Hope this helps a bit.
ps. not-proofread. Excuse any errors...

2 Likes

Hi @Mehrbod_Estaki,

thanks alot for your detailed response!

About automating DADA2 cutoffs: This is an idea to let people come to a first result with minimal input parameters and let them optimize later. We have the computational resources to afford repeated trials. Also the aim is to empower collaboration partners to run analysis on our infrastructure themselves and play with parameters. No idea if that will work out…
I regarded Q25 as low because the sequencing quality that I am working with is rather high and using a Q25 cutoff is removing only approximately the last 10 / 30 nucleotides for my PE 250 MiSeq runs.

About changing DADA2 parameters: I observe minor differences such as resolving similar sequences or increases / decreases of the number of output features. When having a mock dataset (know what sequences are expected) the parameters can be optimized, but I cant see how that could be done for a set of real samples.
Might it be worth it to sequence on each run a mock community, optimize parameters for the mock sample and using the parameters for all samples? But the mock community would need to resemble the sample communities as close as possible. Seems to be not feasible.
Despite varying parameter collapsed tables or phylogenetic, quantitative indices are almost identical. But what would we be if we wouldnt attempt to optimize everything?

About DADA2 vs Deblur: We seem to have here similar impressions.

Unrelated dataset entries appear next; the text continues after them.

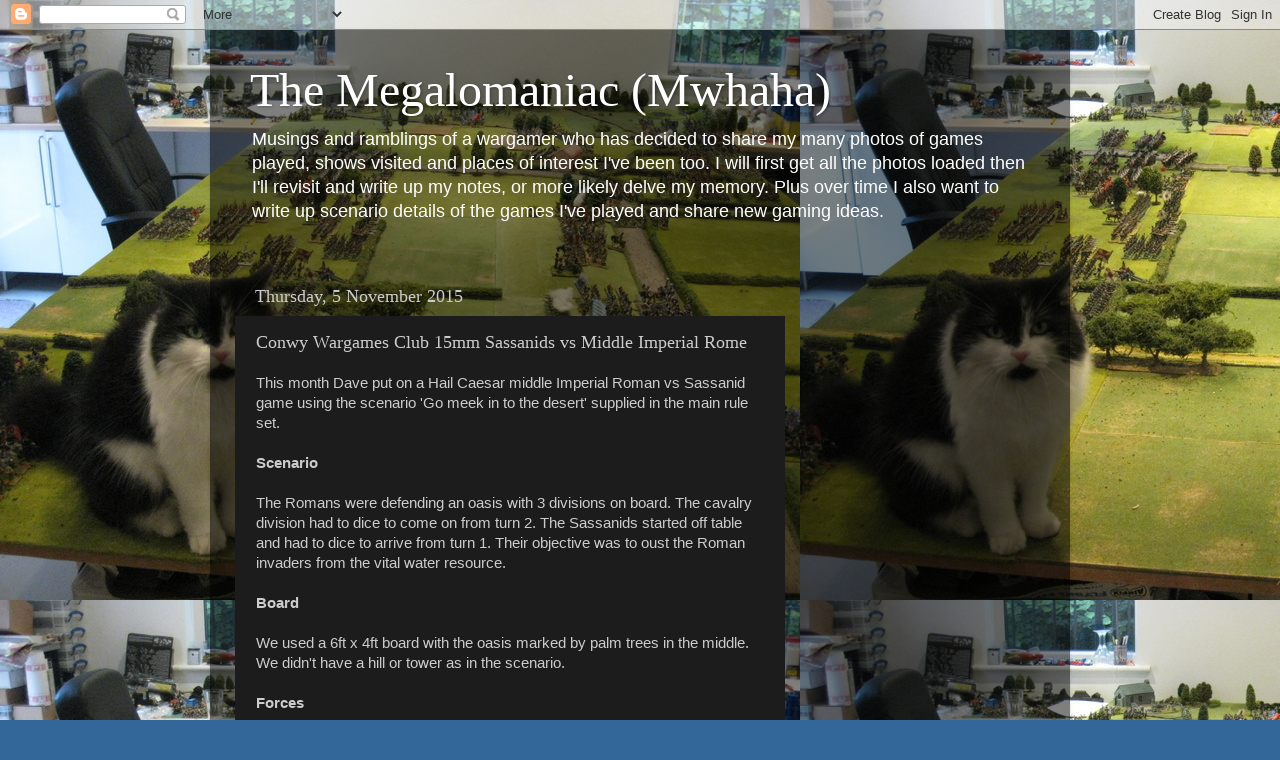

--- FILE ---
content_type: text/html; charset=UTF-8
request_url: https://thewargamingmegalomaniac.blogspot.com/b/stats?style=BLACK_TRANSPARENT&timeRange=ALL_TIME&token=APq4FmDtf-aC844QTlnQVhjiejOrQ3SyoPIJyHgIHqjjPHKJnQwAHQc5VNTGvjowIy6a81UkRSiU81h46mFs3VwYHUcGYammnA
body_size: -14
content:
{"total":683181,"sparklineOptions":{"backgroundColor":{"fillOpacity":0.1,"fill":"#000000"},"series":[{"areaOpacity":0.3,"color":"#202020"}]},"sparklineData":[[0,14],[1,51],[2,35],[3,74],[4,56],[5,56],[6,29],[7,41],[8,61],[9,40],[10,24],[11,31],[12,60],[13,33],[14,31],[15,35],[16,54],[17,100],[18,73],[19,56],[20,27],[21,51],[22,33],[23,27],[24,33],[25,75],[26,13],[27,43],[28,64],[29,19]],"nextTickMs":300000}

--- FILE ---
content_type: text/html; charset=utf-8
request_url: https://www.google.com/recaptcha/api2/aframe
body_size: 267
content:
<!DOCTYPE HTML><html><head><meta http-equiv="content-type" content="text/html; charset=UTF-8"></head><body><script nonce="rRyc-QBhEB-DY6-I8g3D5Q">/** Anti-fraud and anti-abuse applications only. See google.com/recaptcha */ try{var clients={'sodar':'https://pagead2.googlesyndication.com/pagead/sodar?'};window.addEventListener("message",function(a){try{if(a.source===window.parent){var b=JSON.parse(a.data);var c=clients[b['id']];if(c){var d=document.createElement('img');d.src=c+b['params']+'&rc='+(localStorage.getItem("rc::a")?sessionStorage.getItem("rc::b"):"");window.document.body.appendChild(d);sessionStorage.setItem("rc::e",parseInt(sessionStorage.getItem("rc::e")||0)+1);localStorage.setItem("rc::h",'1763406446699');}}}catch(b){}});window.parent.postMessage("_grecaptcha_ready", "*");}catch(b){}</script></body></html>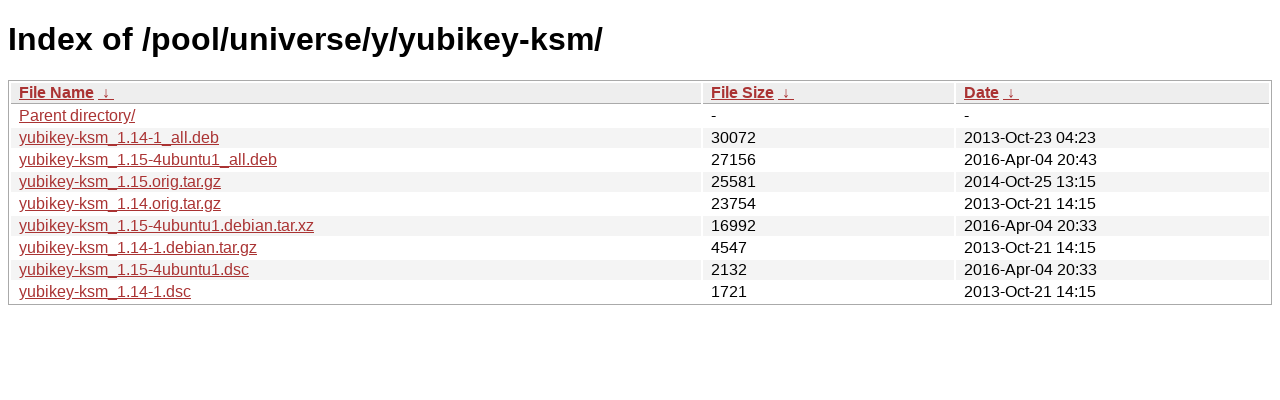

--- FILE ---
content_type: text/html
request_url: https://ftp.task.gda.pl/ubuntu/pool/universe/y/yubikey-ksm/?C=S&O=D
body_size: 902
content:
<!DOCTYPE html><html><head><meta http-equiv="content-type" content="text/html; charset=utf-8"><meta name="viewport" content="width=device-width"><style type="text/css">body,html {background:#fff;font-family:"Bitstream Vera Sans","Lucida Grande","Lucida Sans Unicode",Lucidux,Verdana,Lucida,sans-serif;}tr:nth-child(even) {background:#f4f4f4;}th,td {padding:0.1em 0.5em;}th {text-align:left;font-weight:bold;background:#eee;border-bottom:1px solid #aaa;}#list {border:1px solid #aaa;width:100%;}a {color:#a33;}a:hover {color:#e33;}</style>

<title>Index of /pool/universe/y/yubikey-ksm/</title>
</head><body><h1>Index of /pool/universe/y/yubikey-ksm/</h1>
<table id="list"><thead><tr><th style="width:55%"><a href="?C=N&amp;O=A">File Name</a>&nbsp;<a href="?C=N&amp;O=D">&nbsp;&darr;&nbsp;</a></th><th style="width:20%"><a href="?C=S&amp;O=A">File Size</a>&nbsp;<a href="?C=S&amp;O=D">&nbsp;&darr;&nbsp;</a></th><th style="width:25%"><a href="?C=M&amp;O=A">Date</a>&nbsp;<a href="?C=M&amp;O=D">&nbsp;&darr;&nbsp;</a></th></tr></thead>
<tbody><tr><td class="link"><a href="../?C=S&amp;O=D">Parent directory/</a></td><td class="size">-</td><td class="date">-</td></tr>
<tr><td class="link"><a href="yubikey-ksm_1.14-1_all.deb" title="yubikey-ksm_1.14-1_all.deb">yubikey-ksm_1.14-1_all.deb</a></td><td class="size">              30072</td><td class="date">2013-Oct-23 04:23</td></tr>
<tr><td class="link"><a href="yubikey-ksm_1.15-4ubuntu1_all.deb" title="yubikey-ksm_1.15-4ubuntu1_all.deb">yubikey-ksm_1.15-4ubuntu1_all.deb</a></td><td class="size">              27156</td><td class="date">2016-Apr-04 20:43</td></tr>
<tr><td class="link"><a href="yubikey-ksm_1.15.orig.tar.gz" title="yubikey-ksm_1.15.orig.tar.gz">yubikey-ksm_1.15.orig.tar.gz</a></td><td class="size">              25581</td><td class="date">2014-Oct-25 13:15</td></tr>
<tr><td class="link"><a href="yubikey-ksm_1.14.orig.tar.gz" title="yubikey-ksm_1.14.orig.tar.gz">yubikey-ksm_1.14.orig.tar.gz</a></td><td class="size">              23754</td><td class="date">2013-Oct-21 14:15</td></tr>
<tr><td class="link"><a href="yubikey-ksm_1.15-4ubuntu1.debian.tar.xz" title="yubikey-ksm_1.15-4ubuntu1.debian.tar.xz">yubikey-ksm_1.15-4ubuntu1.debian.tar.xz</a></td><td class="size">              16992</td><td class="date">2016-Apr-04 20:33</td></tr>
<tr><td class="link"><a href="yubikey-ksm_1.14-1.debian.tar.gz" title="yubikey-ksm_1.14-1.debian.tar.gz">yubikey-ksm_1.14-1.debian.tar.gz</a></td><td class="size">               4547</td><td class="date">2013-Oct-21 14:15</td></tr>
<tr><td class="link"><a href="yubikey-ksm_1.15-4ubuntu1.dsc" title="yubikey-ksm_1.15-4ubuntu1.dsc">yubikey-ksm_1.15-4ubuntu1.dsc</a></td><td class="size">               2132</td><td class="date">2016-Apr-04 20:33</td></tr>
<tr><td class="link"><a href="yubikey-ksm_1.14-1.dsc" title="yubikey-ksm_1.14-1.dsc">yubikey-ksm_1.14-1.dsc</a></td><td class="size">               1721</td><td class="date">2013-Oct-21 14:15</td></tr>
</tbody></table></body></html>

And yes, also according to my experience (mock datasets) Deblur is too conservative: alomst no false positive but also doesnt find a good fraction of expected sequences.
I’ll have a look at the paper/forum post you suggested, thanks!

That helped a lot!

1 Like

Great! Of course accessibility is much desired in the field so hopefully you'll hit your stride somewhere. That being said I do have an underlying fear that without proper training and understanding of the methods, untrained users might pick & choose the outcome they prefer if they assume all the methods are correct, so training/educating them should also be emphasized rather than just compare all the different results. Just a -perhaps irrational- thought.

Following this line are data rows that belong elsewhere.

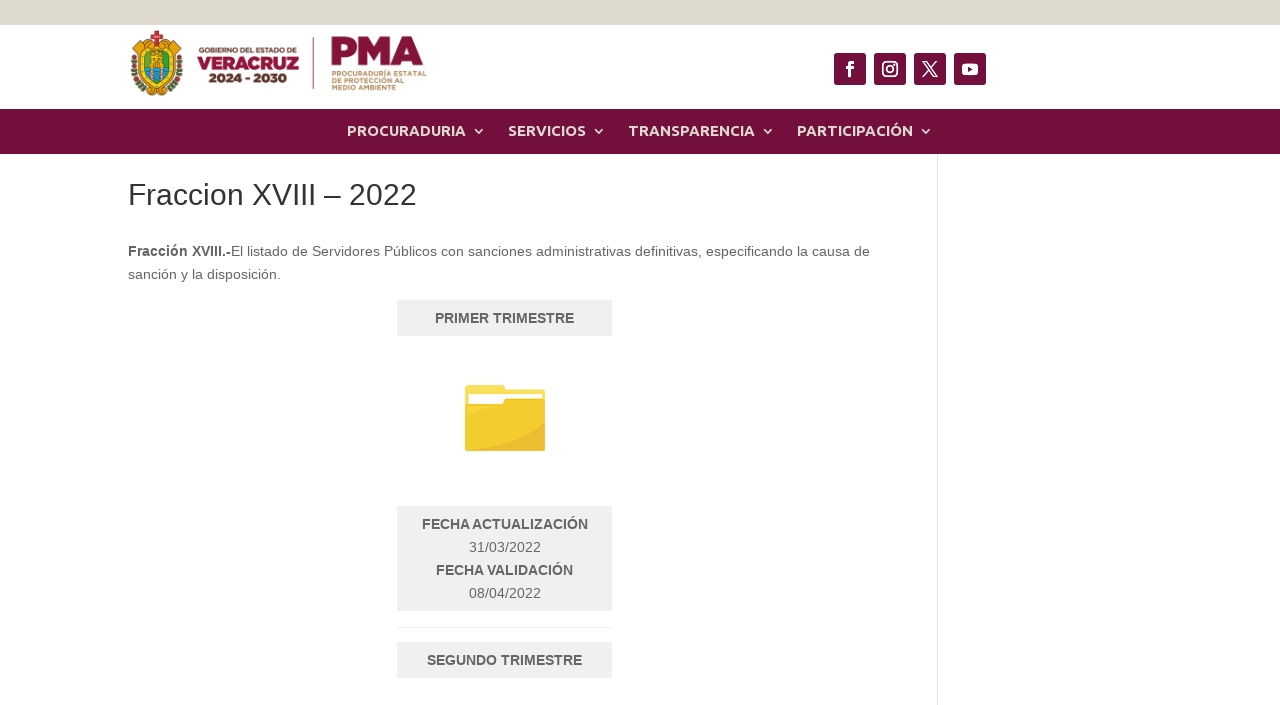

--- FILE ---
content_type: text/css
request_url: https://www.pmaver.gob.mx/wp-content/et-cache/9363/et-core-unified-tb-13320-tb-13401-deferred-9363.min.css?ver=1762933617
body_size: 655
content:
.et_pb_section_1_tb_header.et_pb_section{padding-top:0px;padding-bottom:0px;margin-top:-25px}.et_pb_row_0_tb_header.et_pb_row{padding-top:3px!important;padding-bottom:4px!important;padding-top:3px;padding-bottom:4px}.et_pb_code_0_tb_header{padding-top:0px;padding-bottom:0px}ul.et_pb_social_media_follow_0_tb_header{padding-top:25px!important}.et_pb_social_media_follow_network_0_tb_header a.icon,.et_pb_social_media_follow_network_1_tb_header a.icon,.et_pb_social_media_follow_network_2_tb_header a.icon,.et_pb_social_media_follow_network_3_tb_header a.icon{background-color:#720f3c!important}.et_pb_fullwidth_code_0_tb_footer{padding-bottom:0px}.et_pb_section_1_tb_footer.et_pb_section{padding-bottom:8px;background-color:#8f124d!important}.et_pb_text_0_tb_footer{margin-bottom:-1px!important;color:#FFFFFF}.et_pb_text_1_tb_footer{font-family:'Ubuntu',Helvetica,Arial,Lucida,sans-serif;letter-spacing:3px}.et_pb_fullwidth_code_1_tb_footer{background-color:#720f3c}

Now you're asking the right questions! Though a topic for another discussion, this is an excellent point, one that has been discussed on the forum before. Personally I think all runs should dedicate a few samples to mock communities and negative controls! Have a look through q2-quality-control and q2-perc-norm for some options with regards to this and keep an eye out on future implementations to deal with batch-effects.
Good luck with your quest!

This topic was automatically closed 31 days after the last reply. New replies are no longer allowed.